Hangar craft allow the larger warships (Destroyers on up) to have some capability against ship classes more than a size or two smaller. Strikes are available to Destroyers in limited numbers per Hangar mounted, with Cruisers getting Gunships and Battleships getting Escorts in their Hangars. To allow the largest ships to get more of the smaller hangar craft, I’m adding Flight Decks (FD) that carry more of each size to allow for more simultaneous sorties, with Cruisers getting Strike FDs, Battleships getting Gunships, and Titans getting Escorts. Hangars and Flight Decks might only be available in a single slot-size or might be variable with smaller slots having fewer hangar craft per sortie or longer Cooldowns between sorties going out, and larger slots having more or faster.

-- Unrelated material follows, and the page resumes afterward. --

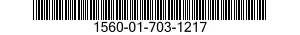 1560-01-703-1217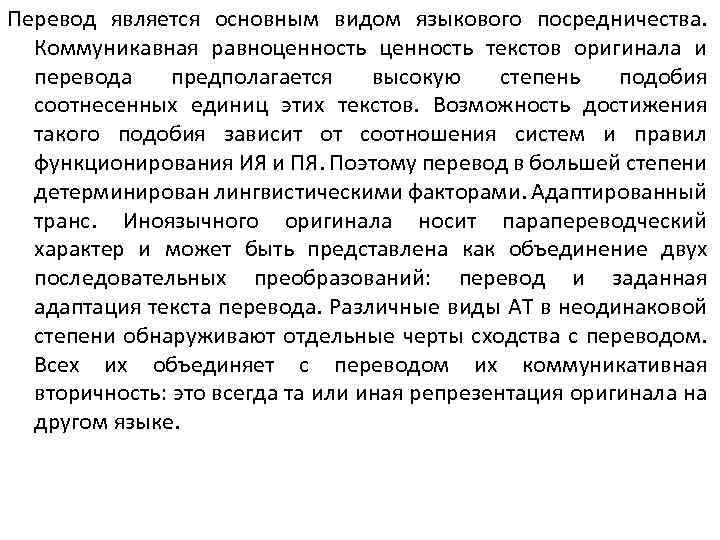 Перевод является основным видом языкового посредничества. Коммуникавная равноценность ценность текстов оригинала и перевода предполагается высокую степень подобия соотнесенных единиц этих текстов. Возможность достижения такого подобия зависит от соотношения систем и правил функционирования ИЯ и ПЯ. Поэтому перевод в большей степени детерминирован лингвистическими факторами. Адаптированный транс. Иноязычного оригинала носит парапереводческий характер и может быть представлена как объединение двух последовательных преобразований: перевод и заданная адаптация текста перевода. Различные виды АТ в неодинаковой степени обнаруживают отдельные черты сходства с переводом. Всех их объединяет с переводом их коммуникативная вторичность: это всегда та или иная репрезентация оригинала на другом языке.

By switching to ships that have significant differences in size, we also end up with very different costs and build times. A starting Corvette might cost (arbitrary numbers) 100 Alloys to build and have a given Starbase take 30 days to produce it, but a Destroyer would be 800 Alloys and 240 days at the same point. Trying to produce a Cruiser (6.4K, 1920 days) would likely be out the question for an early empire, until they can get their production capability higher – Starbases would certainly get faster at producing all ship classes as tech improves and more docks are built on them, but pared-back long build times would probably still act as a natural limit to large ship proliferation (rather than just a contrived cap).
I don’t know what would happen with fleet composition with these changes. The larger ships are slower and harder to replace, but they’re incredibly durable compared to fleets of smaller ships (although repairs would take significant amounts of time, too). Perhaps main battle fleets will form up, with strong cores of Battleships and maybe a Titan, but also Cruisers and Destroyers as screens to dissuade attacks on the precious assets. More numerous response or patrol fleets would perhaps have Cruisers at their cores and Destroyer/Corvette screens, and Starbases would use Hangar or Flight Deck Escorts to handle anti-piracy duties (rather than considering vanilla snub fighters for interstellar patrols).
There’s a ton of other considerations for a change like this – I’m trying to put the idea out there to percolate and see if there is any interest in this even as just a thought experiment.